FOXBOROUGH — The rain came, and practice ended. Players trotted off the field, down a set of stairs, and into a covered area adjacent to the floor level of Gillette Stadium.
Commingled with the professional football players were reporters, darting down the stairs next to significantly larger men. The difference in size and athleticism was eclipsed only by everyone’s desire to find shelter.
James Develin, 6 feet 3 inches and 255 pounds, was one of those players. He acknowledged he was not comfortable. But it wasn’t because of the combination of sweat and rain plastered to his hair, face, and grass-stained jersey. Nor was it because of the crushing lead blocks he’s provided for Stevan Ridley at training camp. No, Develin, the Patriots bruising fullback entering his third season, is not comfortable because comfort, he says, leads to complacency, and he does not want either.

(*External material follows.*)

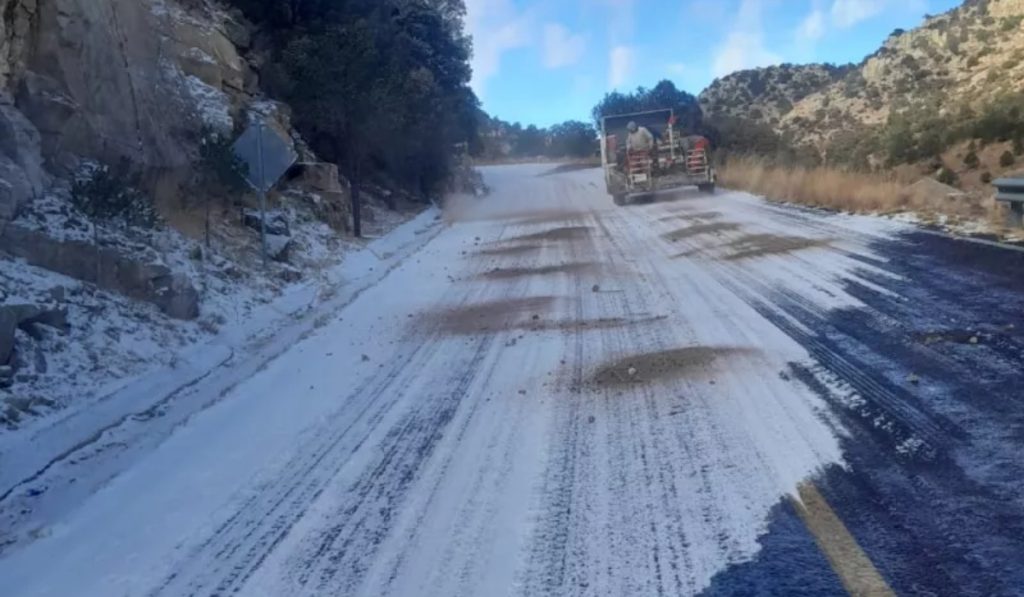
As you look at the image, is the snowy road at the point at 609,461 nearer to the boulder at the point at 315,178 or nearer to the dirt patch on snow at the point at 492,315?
the dirt patch on snow at the point at 492,315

“It’s never good to be comfortable in football,” Develin said after Sunday’s rain-shortened session. “You’re always trying to learn, and you’re always trying to just get better each and every day — get out there, work hard, work on your weaknesses, work on your strengths.
“And so comfort’s not really a thing I ever really think about.”
Develin — who literally burst onto the scene last season with a tenacious 1-yard touchdown run in New England’s 34-31 win over the Texans, on his second career carry — has given no reason to doubt that he again will make the roster.
On Saturday, when the Patriots pulled on pads for the first time, he delivered a fierce lead block during goal-line drills that sprung Ridley for a touchdown and fired up quarterback Tom Brady.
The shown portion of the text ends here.